Василий Леонтьевич облизнул пересохшие губы.
— Не сразу эта история получила продолжение.
Анастасия Платоновна закурила следующую сигарету.
— То, что я чувствовал себя раздавленным, уничтоженным, — про это я тебе рассказывать не буду. Не понимал, как мне жить дальше. Абстрактные объяснения, что, мол, дикая уличная преступность захлестнула города и никто с этим ничего не может поделать, в таких случаях не греют. Думал, рехнусь от обиды. Но судьба таких, находящихся на грани, жалеет, видимо.
— И ЧТО?
— Прошла страшная неделя, прошла вторая, и тут встречаю я этого парня. Случайно, возле какого-то кабака. Я сразу понял, что это огромная удача. У меня внутри все запело, поверилось, что счастье возможно. Подошел я к нему, осторожно мелькнул перед глазами. Проверить — узнает или нет. Не узнал. Это понятно. Скорчившийся тип на полу в общественном туалете отличается от человека с прекрасной осанкой в хорошем белом костюме.

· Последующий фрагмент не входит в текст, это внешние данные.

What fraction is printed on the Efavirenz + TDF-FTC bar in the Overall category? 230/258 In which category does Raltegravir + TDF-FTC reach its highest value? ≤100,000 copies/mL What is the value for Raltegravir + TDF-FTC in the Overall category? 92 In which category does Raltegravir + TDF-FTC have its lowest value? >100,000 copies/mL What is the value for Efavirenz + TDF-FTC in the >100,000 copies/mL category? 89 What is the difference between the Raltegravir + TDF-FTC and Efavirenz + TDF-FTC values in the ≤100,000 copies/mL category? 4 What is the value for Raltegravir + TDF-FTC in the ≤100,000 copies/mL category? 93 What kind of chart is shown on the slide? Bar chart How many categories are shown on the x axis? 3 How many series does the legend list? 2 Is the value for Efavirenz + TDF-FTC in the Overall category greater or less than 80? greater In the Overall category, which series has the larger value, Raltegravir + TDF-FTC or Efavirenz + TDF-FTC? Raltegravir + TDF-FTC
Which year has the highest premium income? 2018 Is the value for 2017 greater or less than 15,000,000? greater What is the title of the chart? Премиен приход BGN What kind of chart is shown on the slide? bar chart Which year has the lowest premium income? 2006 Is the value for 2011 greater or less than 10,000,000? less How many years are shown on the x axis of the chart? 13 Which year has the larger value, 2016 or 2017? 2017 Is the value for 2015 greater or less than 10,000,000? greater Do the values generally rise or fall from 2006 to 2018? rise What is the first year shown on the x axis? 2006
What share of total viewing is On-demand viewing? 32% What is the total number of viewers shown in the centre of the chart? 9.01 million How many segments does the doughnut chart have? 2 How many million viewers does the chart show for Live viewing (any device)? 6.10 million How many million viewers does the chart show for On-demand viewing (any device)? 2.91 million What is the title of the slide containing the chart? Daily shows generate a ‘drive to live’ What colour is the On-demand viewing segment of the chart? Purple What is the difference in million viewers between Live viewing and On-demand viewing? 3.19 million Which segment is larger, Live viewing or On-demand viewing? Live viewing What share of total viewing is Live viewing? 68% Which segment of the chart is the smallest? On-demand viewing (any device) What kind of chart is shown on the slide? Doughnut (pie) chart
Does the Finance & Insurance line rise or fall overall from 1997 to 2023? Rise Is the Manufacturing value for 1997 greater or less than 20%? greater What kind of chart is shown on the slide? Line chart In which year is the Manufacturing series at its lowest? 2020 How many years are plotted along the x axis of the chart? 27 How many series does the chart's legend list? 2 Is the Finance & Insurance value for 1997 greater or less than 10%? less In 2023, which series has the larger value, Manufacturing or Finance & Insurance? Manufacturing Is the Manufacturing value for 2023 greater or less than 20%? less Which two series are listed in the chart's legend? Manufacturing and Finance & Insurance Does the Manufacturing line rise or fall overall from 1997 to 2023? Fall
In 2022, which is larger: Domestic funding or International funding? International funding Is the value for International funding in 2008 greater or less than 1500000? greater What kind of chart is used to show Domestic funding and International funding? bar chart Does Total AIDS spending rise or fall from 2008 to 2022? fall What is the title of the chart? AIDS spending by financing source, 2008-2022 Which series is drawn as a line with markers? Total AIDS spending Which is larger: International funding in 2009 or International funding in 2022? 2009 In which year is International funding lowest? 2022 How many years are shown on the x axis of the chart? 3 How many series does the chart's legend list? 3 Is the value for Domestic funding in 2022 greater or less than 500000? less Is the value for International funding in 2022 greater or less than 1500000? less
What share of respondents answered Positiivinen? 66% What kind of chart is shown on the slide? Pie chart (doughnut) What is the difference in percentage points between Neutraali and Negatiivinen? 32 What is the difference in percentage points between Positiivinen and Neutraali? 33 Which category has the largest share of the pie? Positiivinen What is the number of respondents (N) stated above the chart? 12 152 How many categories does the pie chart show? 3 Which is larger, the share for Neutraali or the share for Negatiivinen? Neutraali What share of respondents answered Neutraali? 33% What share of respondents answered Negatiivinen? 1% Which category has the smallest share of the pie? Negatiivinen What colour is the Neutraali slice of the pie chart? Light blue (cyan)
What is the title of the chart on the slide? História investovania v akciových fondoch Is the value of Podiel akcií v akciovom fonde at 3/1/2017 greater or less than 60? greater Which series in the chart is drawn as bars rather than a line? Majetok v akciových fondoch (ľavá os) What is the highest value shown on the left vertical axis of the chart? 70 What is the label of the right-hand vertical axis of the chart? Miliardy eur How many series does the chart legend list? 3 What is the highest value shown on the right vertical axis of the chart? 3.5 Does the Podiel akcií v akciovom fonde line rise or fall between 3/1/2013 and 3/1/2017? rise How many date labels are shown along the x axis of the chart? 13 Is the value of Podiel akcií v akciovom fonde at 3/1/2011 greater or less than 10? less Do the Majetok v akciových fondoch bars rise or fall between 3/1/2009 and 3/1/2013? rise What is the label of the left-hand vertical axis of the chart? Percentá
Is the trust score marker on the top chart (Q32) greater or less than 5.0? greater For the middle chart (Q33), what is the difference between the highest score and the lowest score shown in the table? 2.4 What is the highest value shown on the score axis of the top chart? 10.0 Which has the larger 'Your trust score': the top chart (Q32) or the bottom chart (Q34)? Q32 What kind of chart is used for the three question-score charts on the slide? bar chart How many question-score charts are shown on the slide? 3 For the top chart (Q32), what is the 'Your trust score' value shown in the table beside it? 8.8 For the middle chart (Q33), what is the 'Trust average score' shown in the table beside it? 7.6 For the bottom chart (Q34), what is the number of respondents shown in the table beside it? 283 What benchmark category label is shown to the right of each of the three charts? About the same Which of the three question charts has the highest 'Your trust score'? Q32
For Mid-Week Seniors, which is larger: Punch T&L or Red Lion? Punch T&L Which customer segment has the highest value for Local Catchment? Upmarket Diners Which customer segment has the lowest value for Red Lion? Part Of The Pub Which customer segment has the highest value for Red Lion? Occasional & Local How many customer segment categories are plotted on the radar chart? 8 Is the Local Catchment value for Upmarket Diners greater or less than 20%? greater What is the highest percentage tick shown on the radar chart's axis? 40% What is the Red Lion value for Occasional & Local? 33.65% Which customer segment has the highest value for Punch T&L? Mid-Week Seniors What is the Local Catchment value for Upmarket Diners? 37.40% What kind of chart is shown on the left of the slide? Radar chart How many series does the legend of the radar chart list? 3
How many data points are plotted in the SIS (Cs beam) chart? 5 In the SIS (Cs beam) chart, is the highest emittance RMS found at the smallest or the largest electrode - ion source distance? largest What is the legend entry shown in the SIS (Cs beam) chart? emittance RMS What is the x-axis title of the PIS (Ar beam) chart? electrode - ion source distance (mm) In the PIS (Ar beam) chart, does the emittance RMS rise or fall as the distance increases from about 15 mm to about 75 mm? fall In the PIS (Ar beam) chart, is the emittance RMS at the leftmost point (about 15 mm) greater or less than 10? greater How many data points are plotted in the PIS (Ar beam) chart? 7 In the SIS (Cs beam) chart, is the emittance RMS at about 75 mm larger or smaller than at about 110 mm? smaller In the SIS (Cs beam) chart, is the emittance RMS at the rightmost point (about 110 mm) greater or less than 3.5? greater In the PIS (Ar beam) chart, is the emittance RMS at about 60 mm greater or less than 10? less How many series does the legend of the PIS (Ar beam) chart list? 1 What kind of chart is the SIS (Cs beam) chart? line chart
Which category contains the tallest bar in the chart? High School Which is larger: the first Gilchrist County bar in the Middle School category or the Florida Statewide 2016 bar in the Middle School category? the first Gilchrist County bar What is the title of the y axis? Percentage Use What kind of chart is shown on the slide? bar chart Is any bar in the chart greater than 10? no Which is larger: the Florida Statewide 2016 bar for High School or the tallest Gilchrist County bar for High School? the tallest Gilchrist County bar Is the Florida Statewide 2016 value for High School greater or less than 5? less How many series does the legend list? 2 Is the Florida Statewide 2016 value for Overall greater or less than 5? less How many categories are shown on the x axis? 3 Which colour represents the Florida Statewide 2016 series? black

— Как ты себя повел дальше?
— Ты скоро выкуришь всю пачку.
— На свои курю.
— Н-да. Так вот, я его узнал — и продолжал узнавать.
— В каком смысле?
— Присмотревшись к этому куску тренированного мяса, я вспомнил его двенадцатилетнего.
— Яснее, яснее говори.
— Короче, это был Ромка Миронов, сын одной из последних сожительниц моего папаши-павиана.
— Из-за которого твоя матушка…
— Да, да, из-за которого моя мама изрядно повредилась рассудком. Она так и не смогла примириться с расставанием. Понимаешь, она до сих пор его ждет.
— Нет, этого я не понимаю.
Василий Леонтьевич встал и прошелся по комнате, разминая ноги.
— Знаешь что, Настя?
— Что? — с вызовом спросила она.
— Я все-таки сварю кофе.
27
— Что же теперь делать, Евмен Исаевич?
Несчастный, нелепый, перепуганный дедок. Что ему делать с внезапно добытой правдой? Незваная истина хуже незваного гостя.
— Положение сложное, если не сказать — идиотское, — глубокомысленно вытер пот со лба журналист. — Тут что самое пикантное? Роман ваш цел и невредим. Я так себе и предполагал, что письма эти — фальсификация.